Hobbies And Interests

Radiodating Techniques

Radiometric dating uses knowledge of the decay rates of unstable nuclei to determine, by comparison with the proportion of stable nuclei, the date of the introduction of the radioactive material.

Techniques vary by isotope measured and method of calibration and verification. About forty different dating techniques are used on a variety of substances, from wood to meteorites.

Uses include estimating the age of archeological sites; determining evolutionary rates; and estimating the age of fossils, rocks, and of the Earth itself.
  1. Carbon dating

    • The unstable isotope carbon-14 is renewed in the upper atmosphere by cosmic rays, specifically, neutrons striking nitrogen. Living organisms ingest the atmospheric ratio of carbon-12 to carbon-14, and their remains would maintain this ratio if not for the radioactive decay of the carbon-14.

      Because the atmospheric ratio of carbon-12 to carbon-14 is not a constant, calibration is required. Tree rings and glacial ice core samples contain atmospheric carbon ratios thousands of years old. Using one or the other as calibration, one can estimate the age of organic remains as far back as 26,000 years ago.

    Age of rocks: the uranium-radium-lead connection

    • It was noted by Bertram Boltwood in the first decade of the 20th century that the ratio of uranium to lead compares favorably between layers of rock of similar age, and that older layers have a higher proportion of lead.

      Uranium-238 decays to the stable isotope lead-206, but there are 13 intermediary decays, the whole chain consisting of 8 alpha emissions and 6 beta emissions. Radium accumulates at an intermediary step. So the ratio of radium to lead and radium to uranium also can be used to estimate and corroborate each other's age.

    Age of the Earth: lead-lead dating

    • While uranium-lead ratios have been used to determine the age of the Earth, confidence in their accuracy has been limited, due to the probable molten state of early Earth, recycling of the earliest crust, and subsequent erosion. Therefore the focus has instead been on end-products, as well as meteorites, presuming meteorites and the Earth were formed at close to the same time.

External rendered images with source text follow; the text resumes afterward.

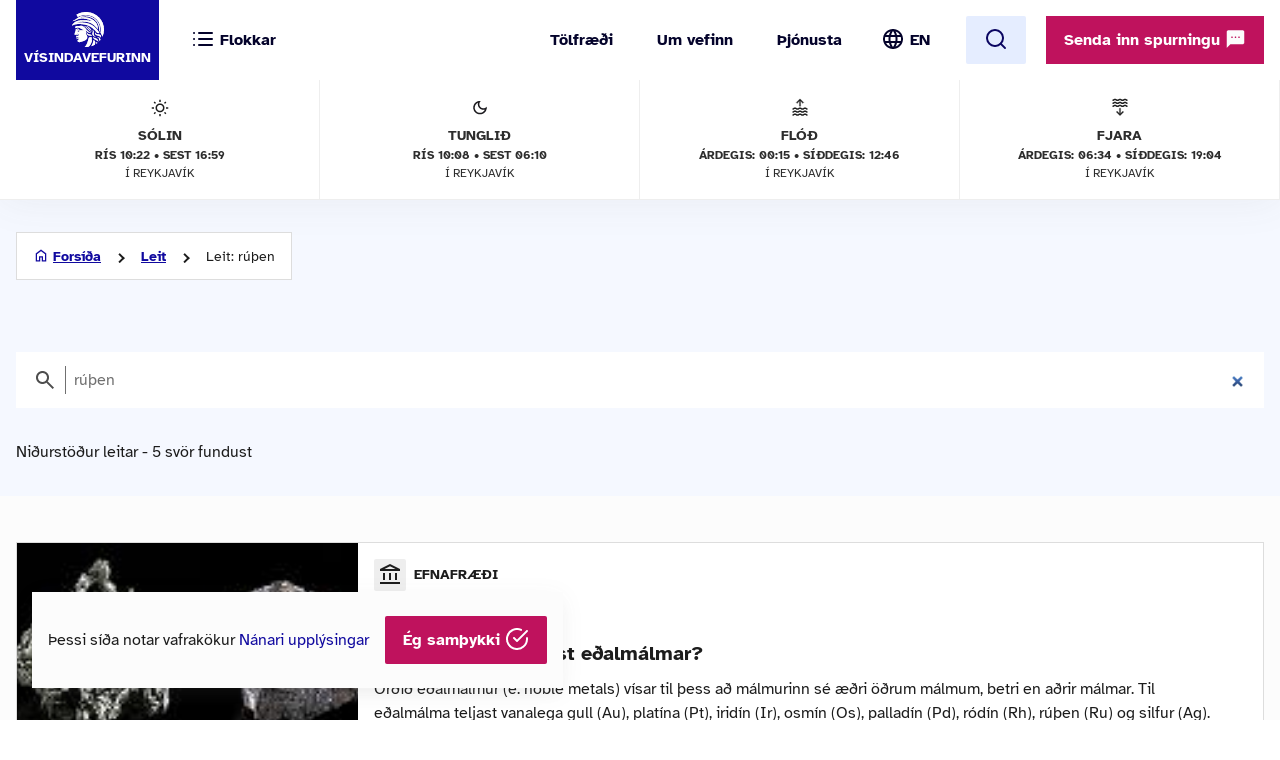

--- FILE ---
content_type: text/html; charset=UTF-8
request_url: https://www.visindavefur.is/misc.php?module=input_check_math_problem&action=input_check_math_problem
body_size: 1658
content:
{"math_problem_hash_id":"1769525724_2ec1d01a97fbab0f1c4c3094ab71e463221a6ee4","chosen_rand_num1_txt":6,"chosen_rand_num2_txt":8,"math_problem_expiry_timestamp":1769612124,"math_problem_expiry_seconds":86400,"chosen_math_icon":"data:image\/png;base64,iVBORw0KGgoAAAANSUhEUgAAACMAAAAjCAYAAAAe2bNZAAAAGXRFWHRTb2Z0d2FyZQBBZG9iZSBJbWFnZVJlYWR5ccllPAAAAyJpVFh0WE1MOmNvbS5hZG9iZS54bXAAAAAAADw\/eHBhY2tldCBiZWdpbj0i77u\/[base64]\/PtV3tUAAAACFSURBVHjaYvz\/\/z\/DYAFMDIMIjDpm1DGjjqEWYKFEs4mJiTGQ6oByz545c6ZiwBwDBIJA7DKaZkYdM+qYweYYRkLtGWBZQq0GTwWwHOocjSaaRBOBKASVvruh3D3AaHAdzU2jjhl1zJBv6QHBe1CWhrX0BrScGU0zo44ZdcyoY4gAAAEGAKd4HgrgXaE4AAAAAElFTkSuQmCC"}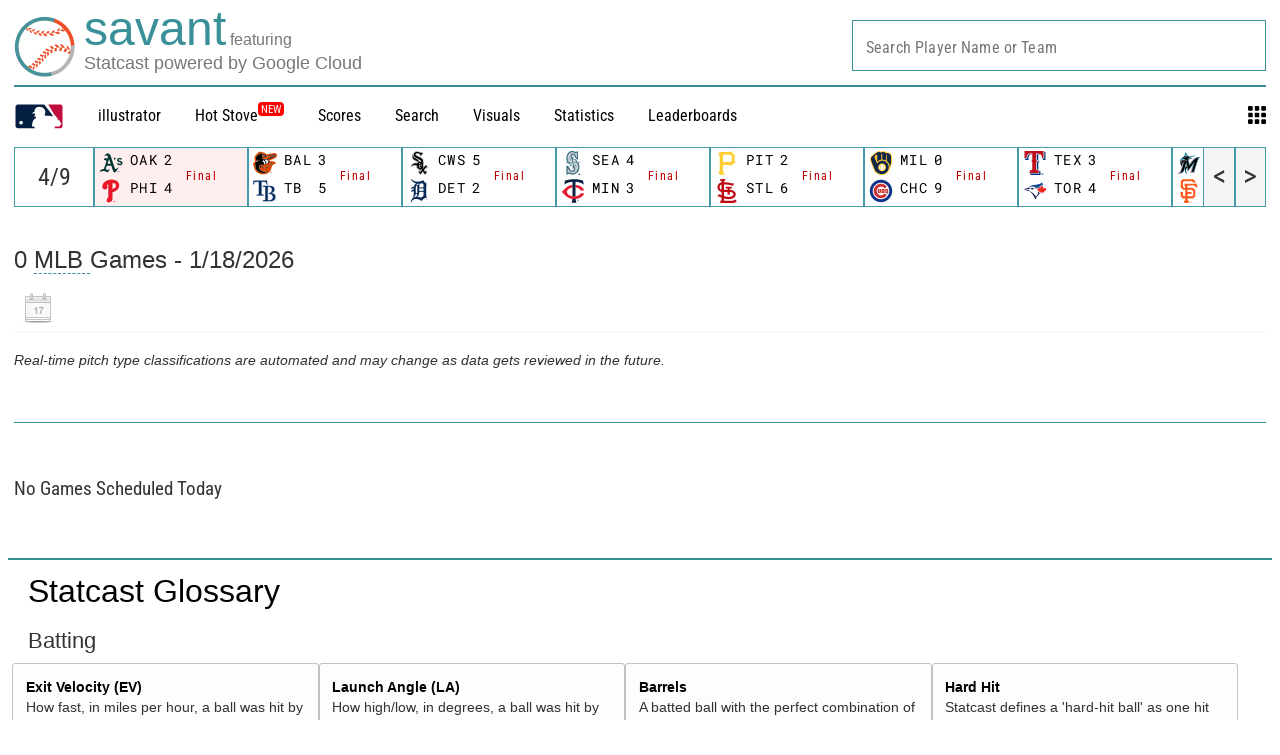

--- FILE ---
content_type: application/x-javascript;charset=utf-8
request_url: https://ans.mlb.com/id?d_visid_ver=2.1.0&d_fieldgroup=A&mcorgid=A65F776A5245B01B0A490D44%40AdobeOrg&mid=90424362247875024503906251696900161194&ts=1768732126908
body_size: -182
content:
{"mid":"90424362247875024503906251696900161194","id":"34B65AEF7446A6A7-6000118627DA9E9F"}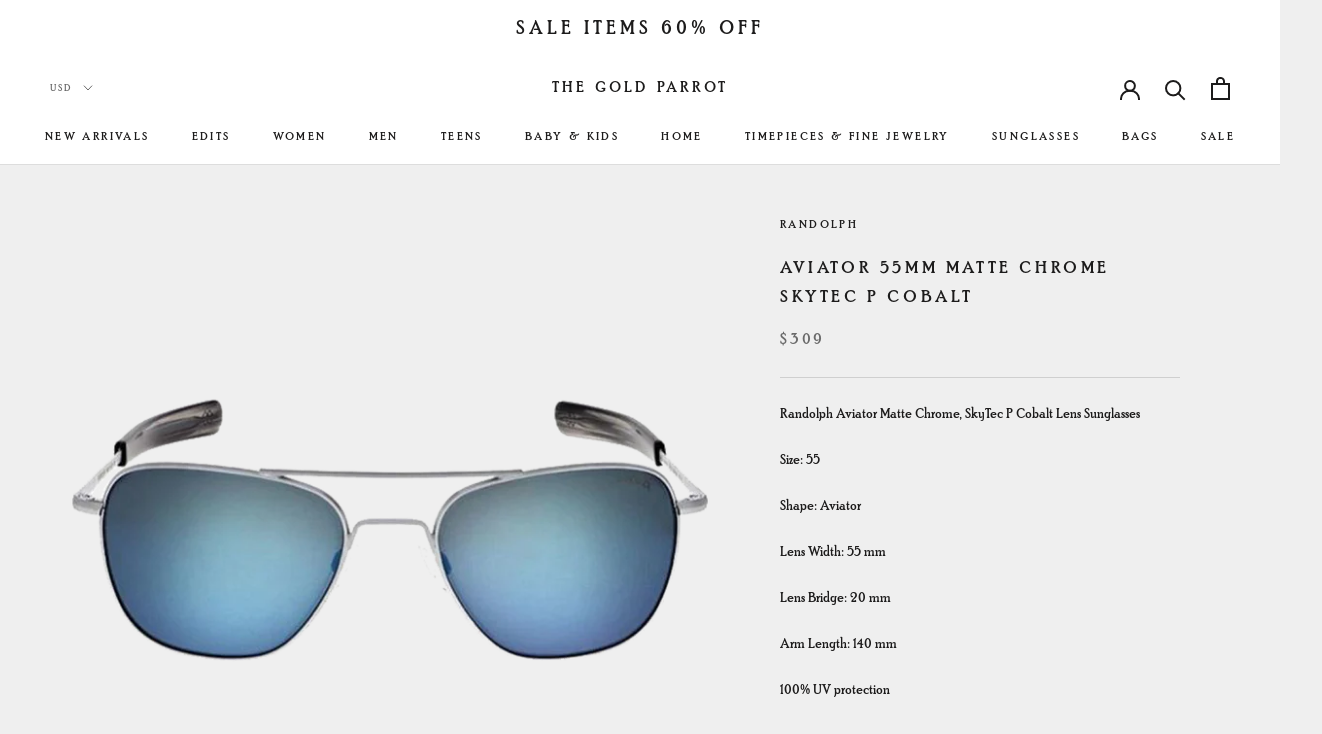

--- FILE ---
content_type: text/javascript
request_url: https://www.thegoldparrot.com/cdn/shop/t/15/assets/custom.js?v=183944157590872491501631625271
body_size: -659
content:
//# sourceMappingURL=/cdn/shop/t/15/assets/custom.js.map?v=183944157590872491501631625271
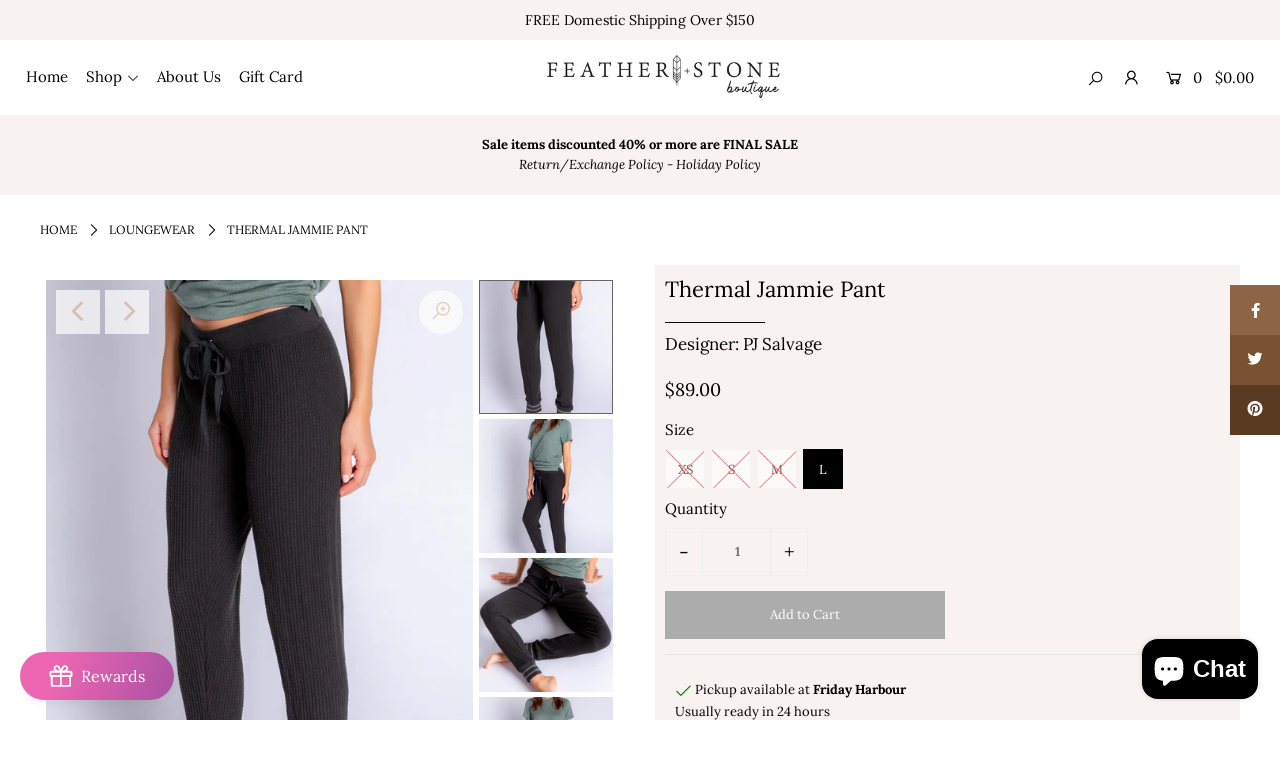

--- FILE ---
content_type: text/html; charset=utf-8
request_url: https://featherandstoneboutique.ca/variants/40548856070316/?section_id=store-availability
body_size: 525
content:
<div id="shopify-section-store-availability" class="shopify-section"><div class="store-availability-container animated fadeIn"
  data-pick-up-available="true"
  data-section-id="store-availability"
  data-section-type="store-availability"
><div class="store-availability-information"><div class="store-availability-information-container"><p class="store-availability-information__title">
              <i class="la la-check"></i> Pickup available at <strong>Friday Harbour</strong>
            </p>
            <p class="store-availability-information__stock">
              Usually ready in 24 hours
            </p>
            <div class="slideout__trigger--open store-availability-information__stores">
              <button class="slideout__trigger-store-availability js-slideout-open" data-slideout-direction="right" data-wau-slideout-target="store-availability" aria-label="Toggle slideout" tabindex="0" type="button" name="button">View store information
</button>
            </div></div>
    </div>
    <div class="store-availabilities-modal modal" id="StoreAvailabilityModal">
      <div class="slideout__trigger--close">
        <button class="slideout__trigger-store-availability js-slideout-close" data-slideout-direction="right" aria-label="Close navigation" tabindex="0" type="button" name="button">
          <div class="icn-close"></div>
        </button>
      </div>
      <div class="store-availabilities-modal__header">
        <span class="store-availabilities-modal__product-information">
          <h2 class="store-availabilities-modal__product-title" data-store-availability-modal-product-title>
          </h2>
          <p class="store-availabilities-modal__variant-title store-availability-small-text">
            L
          </p>
        </span>
      </div>
      <div class="store-availabilities-list"><div class="store-availability-list__item">
              <div class="store-availability-list__location">
                <strong>
                  Friday Harbour
                </strong>
              </div>
              <div class="store-availability-list__stock store-availability-small-text"><i class="la la-check"></i> Pickup available, usually ready in 24 hours
</div><p>303 Sunseeker Avenue R26<br>Innisfil ON L9S 0J7<br>Canada</p>
<p class="store-availability-list__phone">
                  +14168905001<br>
                </p></div></div>
  	</div></div>


</div>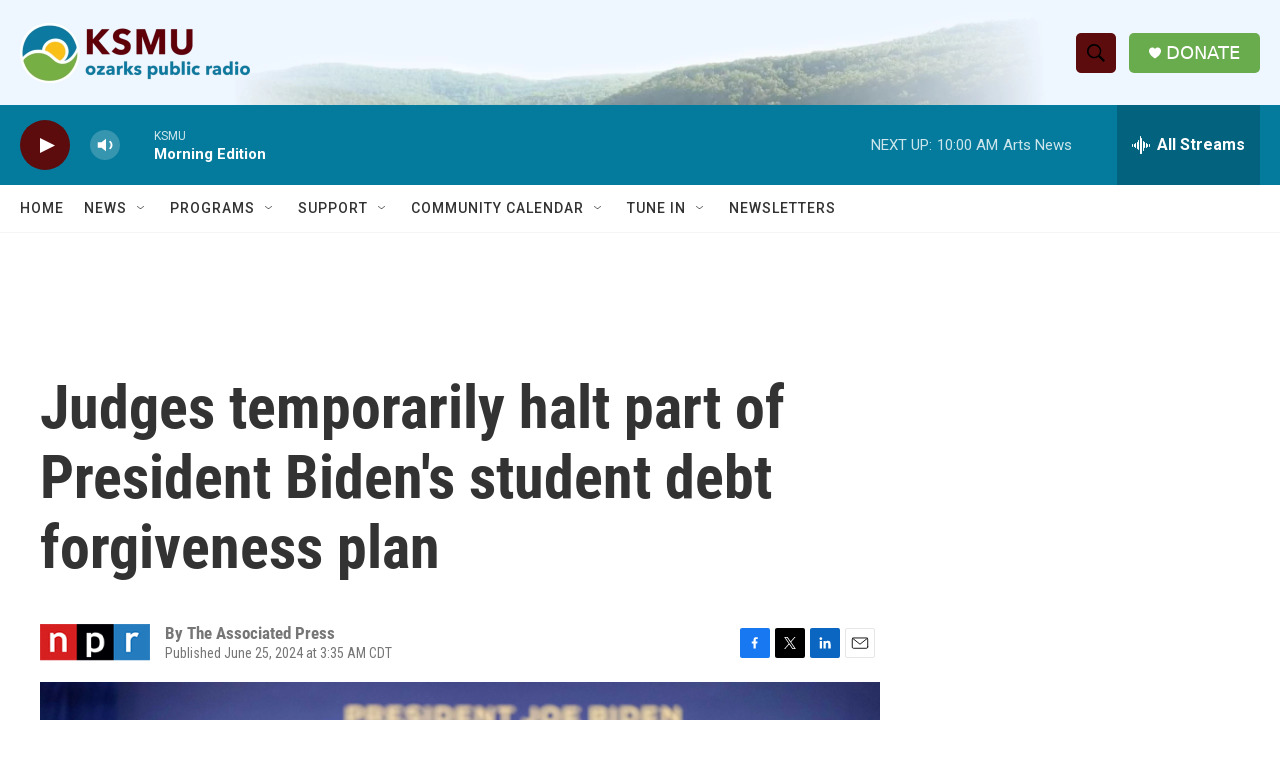

--- FILE ---
content_type: text/html; charset=utf-8
request_url: https://www.google.com/recaptcha/api2/aframe
body_size: 266
content:
<!DOCTYPE HTML><html><head><meta http-equiv="content-type" content="text/html; charset=UTF-8"></head><body><script nonce="-0s6fu4PuqyE4cmYx4V3Cg">/** Anti-fraud and anti-abuse applications only. See google.com/recaptcha */ try{var clients={'sodar':'https://pagead2.googlesyndication.com/pagead/sodar?'};window.addEventListener("message",function(a){try{if(a.source===window.parent){var b=JSON.parse(a.data);var c=clients[b['id']];if(c){var d=document.createElement('img');d.src=c+b['params']+'&rc='+(localStorage.getItem("rc::a")?sessionStorage.getItem("rc::b"):"");window.document.body.appendChild(d);sessionStorage.setItem("rc::e",parseInt(sessionStorage.getItem("rc::e")||0)+1);localStorage.setItem("rc::h",'1768574990650');}}}catch(b){}});window.parent.postMessage("_grecaptcha_ready", "*");}catch(b){}</script></body></html>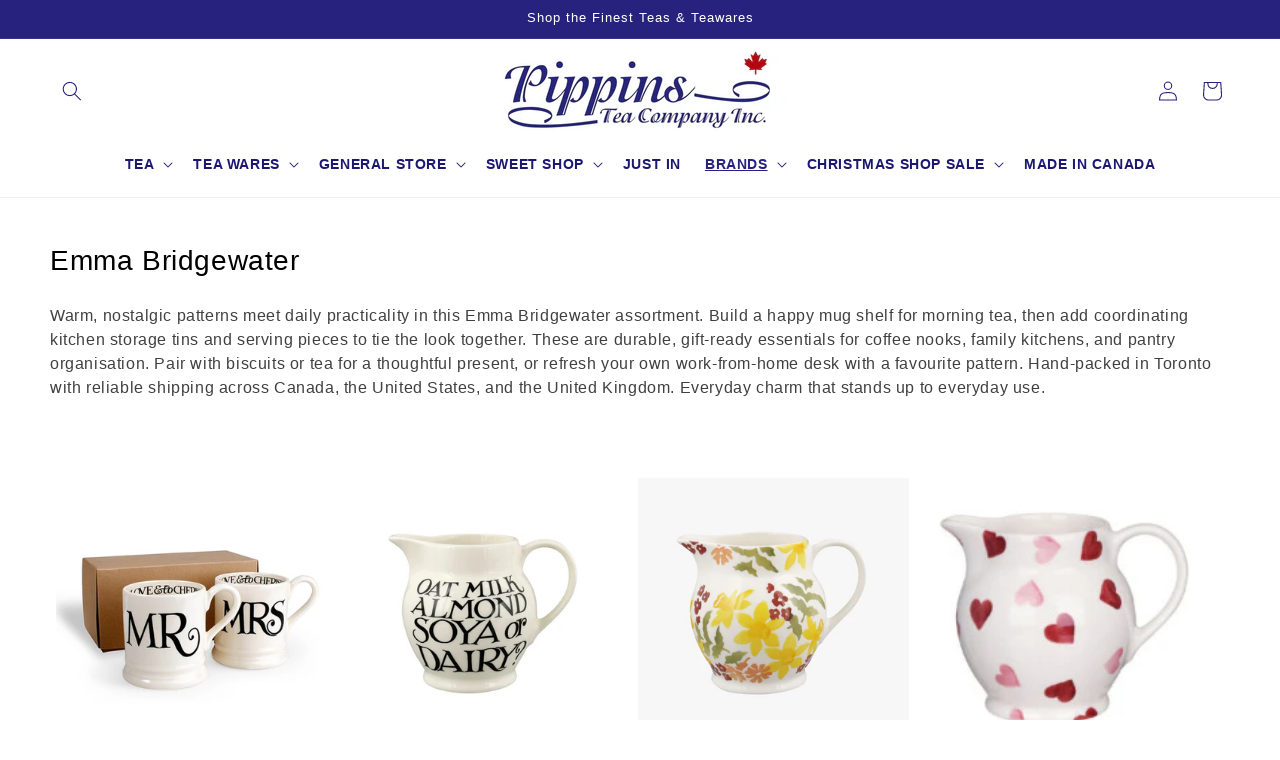

--- FILE ---
content_type: text/css
request_url: https://pippinstea.com/cdn/shop/t/18/assets/custom-styles.css?v=19920462370993145971760559075
body_size: -135
content:
.page-width{max-width:1280px}body:has(.section-header .header:not(.drawer-menu)) .utility-bar .page-width{margin-bottom:-3px}.header:not(.header--middle-left,.header--middle-center) .header__inline-menu{margin-top:0}.header__menu-item{color:#1c1872;font-size:14px;font-weight:600}.header__submenu .header__menu-item{padding-top:3px;padding-bottom:3px;font-size:12px}.footer-block__details-content .list-menu__item--link,.copyright__content a{color:#1c1872}h2.footer-block__heading.inline-richtext{color:#1c1872;font-size:13px;font-weight:600;text-transform:uppercase;border-bottom:1px solid #EBEBEB;padding-bottom:6px}.footer__content-top .grid{gap:48px}.footer-block__details-content.rte,.footer-block__details-content.list-unstyled a{color:#000;font-size:13px}.slideshow__controls{border:none!important}.product__title h1{font-size:1.8em;margin-top:.2em}@media only screen and (max-width: 768px){.product__title h1{font-size:1.6em}}.product__description h6{font-size:14px;font-weight:400;line-height:1.6em}.product__pickup-availabilities.quick-add-hidden{display:none}.dh_vendor-name-link{text-transform:uppercase;font-size:14px}.dh_vendor-name-link a{text-decoration:none;color:#000}.dh_vendor-name-link a:hover{text-decoration:underline;color:#1c1872}@media screen and (min-width: 750px){div.collection-hero__description.rte{font-size:1.6rem}div.collection-hero__description.rte{max-width:100%}}.collection-hero__title{font-size:2.8rem}h3.card__heading{font-size:15px;line-height:1.4em}.card-wrapper{padding:6px}.card__content .card-information>.price{font-size:13px;color:#000;text-transform:uppercase}.dh__elfsight-google-reviews--container{max-width:1220px;margin-left:auto;margin-right:auto}h2.dh__elfsight-google-reviews{text-align:center;margin-top:0;margin-bottom:0}@media only screen and (max-width: 768px){h2.dh_elfsight-google-reviews{font-size:24px}}
/*# sourceMappingURL=/cdn/shop/t/18/assets/custom-styles.css.map?v=19920462370993145971760559075 */
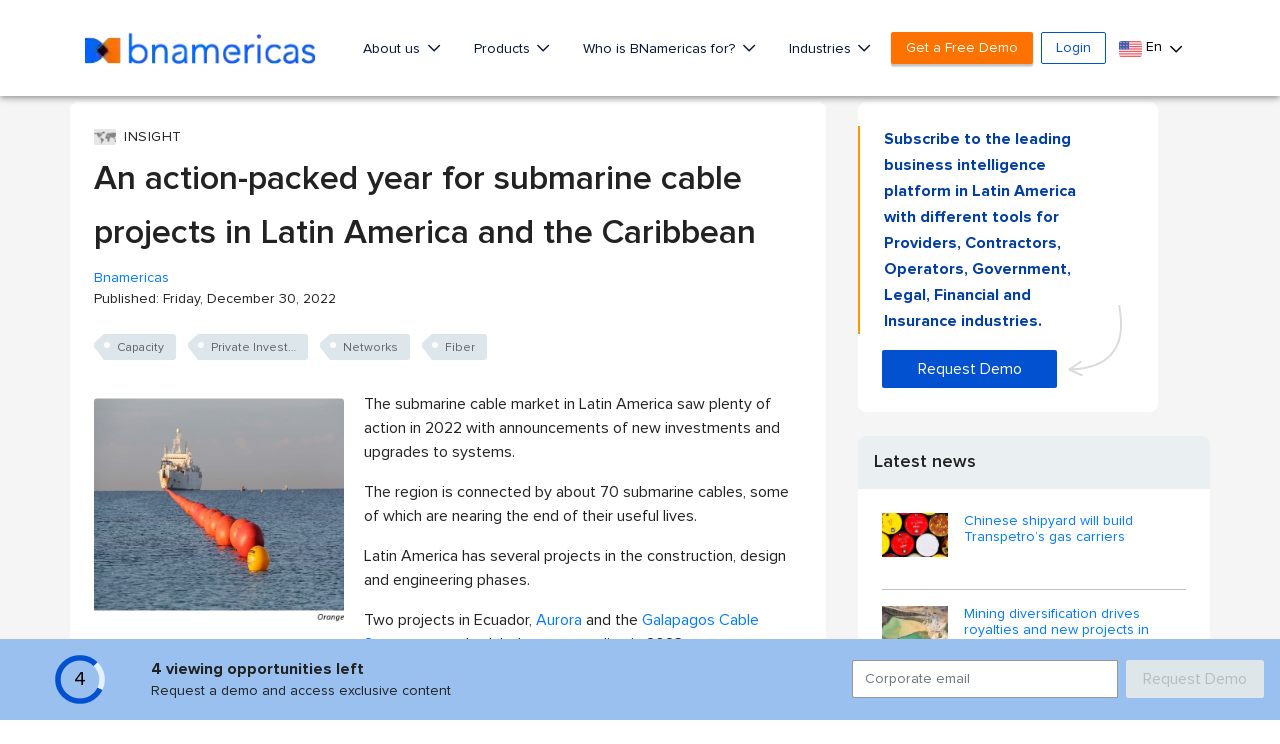

--- FILE ---
content_type: text/html; charset=utf-8
request_url: https://www.google.com/recaptcha/api2/aframe
body_size: 257
content:
<!DOCTYPE HTML><html><head><meta http-equiv="content-type" content="text/html; charset=UTF-8"></head><body><script nonce="JDWiw-DDboWe55CtZEJLfg">/** Anti-fraud and anti-abuse applications only. See google.com/recaptcha */ try{var clients={'sodar':'https://pagead2.googlesyndication.com/pagead/sodar?'};window.addEventListener("message",function(a){try{if(a.source===window.parent){var b=JSON.parse(a.data);var c=clients[b['id']];if(c){var d=document.createElement('img');d.src=c+b['params']+'&rc='+(localStorage.getItem("rc::a")?sessionStorage.getItem("rc::b"):"");window.document.body.appendChild(d);sessionStorage.setItem("rc::e",parseInt(sessionStorage.getItem("rc::e")||0)+1);localStorage.setItem("rc::h",'1768994397879');}}}catch(b){}});window.parent.postMessage("_grecaptcha_ready", "*");}catch(b){}</script></body></html>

      The technique uses the fact that uranium-238 decays to lead-206, that uranium-235 decays to lead-207, and that lead-204 is not of radioactive origin, as a normalizing factor in calculations. A technical explanation for the procedure of lead-lead dating can be found in the Talk Origins links referenced below. The animation shows that the technique is sufficiently sophisticated to account for the difference in uptake rates of isotopes by different minerals.

      Meteorite dust on the lunar surface has corroborated the findings.